→ **Objective**: Convert the material from the line containing "In this image, does" through the end of the material into a Markdown table with the columns Row and Line. Leave out blank lines.

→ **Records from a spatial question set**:

....

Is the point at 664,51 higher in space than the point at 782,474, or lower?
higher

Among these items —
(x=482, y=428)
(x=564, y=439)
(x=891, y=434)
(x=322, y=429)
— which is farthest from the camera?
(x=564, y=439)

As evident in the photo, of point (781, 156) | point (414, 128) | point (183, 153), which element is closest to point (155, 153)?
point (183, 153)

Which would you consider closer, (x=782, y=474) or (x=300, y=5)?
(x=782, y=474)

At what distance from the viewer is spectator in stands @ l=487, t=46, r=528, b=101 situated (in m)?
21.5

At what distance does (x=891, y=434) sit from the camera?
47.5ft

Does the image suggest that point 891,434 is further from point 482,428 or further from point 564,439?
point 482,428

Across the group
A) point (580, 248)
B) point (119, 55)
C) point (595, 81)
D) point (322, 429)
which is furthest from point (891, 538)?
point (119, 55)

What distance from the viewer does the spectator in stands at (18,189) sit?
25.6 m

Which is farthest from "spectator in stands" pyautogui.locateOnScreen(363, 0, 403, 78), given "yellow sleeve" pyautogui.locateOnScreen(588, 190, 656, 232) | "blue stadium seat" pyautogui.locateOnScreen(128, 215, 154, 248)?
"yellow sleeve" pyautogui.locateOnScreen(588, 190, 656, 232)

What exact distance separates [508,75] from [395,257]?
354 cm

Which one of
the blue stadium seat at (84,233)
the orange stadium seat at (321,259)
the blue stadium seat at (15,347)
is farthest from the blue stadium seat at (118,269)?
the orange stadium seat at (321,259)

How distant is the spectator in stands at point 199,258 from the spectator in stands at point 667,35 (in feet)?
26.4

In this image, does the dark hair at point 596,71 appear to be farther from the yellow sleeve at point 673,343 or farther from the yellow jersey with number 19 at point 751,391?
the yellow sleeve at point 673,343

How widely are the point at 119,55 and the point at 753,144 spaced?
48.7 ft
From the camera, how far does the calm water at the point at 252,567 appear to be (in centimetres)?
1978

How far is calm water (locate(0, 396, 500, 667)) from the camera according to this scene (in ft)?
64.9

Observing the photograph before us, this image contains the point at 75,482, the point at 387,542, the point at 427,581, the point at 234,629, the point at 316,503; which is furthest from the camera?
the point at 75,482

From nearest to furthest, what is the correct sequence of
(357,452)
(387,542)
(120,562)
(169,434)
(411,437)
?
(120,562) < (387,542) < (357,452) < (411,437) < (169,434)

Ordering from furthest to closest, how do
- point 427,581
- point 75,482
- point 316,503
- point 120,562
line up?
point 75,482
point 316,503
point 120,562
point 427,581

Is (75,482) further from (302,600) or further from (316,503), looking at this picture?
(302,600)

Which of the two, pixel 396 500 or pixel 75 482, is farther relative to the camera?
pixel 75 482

....

→ **Completed exercise**:
| Row | Line |
|---|---|
| 1 | In this image, does the dark hair at point 596,71 appear to be farther from the yellow sleeve at point 673,343 or farther from the yellow jersey with number 19 at point 751,391? |
| 2 | the yellow sleeve at point 673,343 |
| 3 | How widely are the point at 119,55 and the point at 753,144 spaced? |
| 4 | 48.7 ft |
| 5 | From the camera, how far does the calm water at the point at 252,567 appear to be (in centimetres)? |
| 6 | 1978 |
| 7 | How far is calm water (locate(0, 396, 500, 667)) from the camera according to this scene (in ft)? |
| 8 | 64.9 |
| 9 | Observing the photograph before us, this image contains the point at 75,482, the point at 387,542, the point at 427,581, the point at 234,629, the point at 316,503; which is furthest from the camera? |
| 10 | the point at 75,482 |
| 11 | From nearest to furthest, what is the correct sequence of |
| 12 | (357,452) |
| 13 | (387,542) |
| 14 | (120,562) |
| 15 | (169,434) |
| 16 | (411,437) |
| 17 | ? |
| 18 | (120,562) < (387,542) < (357,452) < (411,437) < (169,434) |
| 19 | Ordering from furthest to closest, how do |
| 20 | - point 427,581 |
| 21 | - point 75,482 |
| 22 | - point 316,503 |
| 23 | - point 120,562 |
| 24 | line up? |
| 25 | point 75,482 |
| 26 | point 316,503 |
| 27 | point 120,562 |
| 28 | point 427,581 |
| 29 | Is (75,482) further from (302,600) or further from (316,503), looking at this picture? |
| 30 | (302,600) |
| 31 | Which of the two, pixel 396 500 or pixel 75 482, is farther relative to the camera? |
| 32 | pixel 75 482 |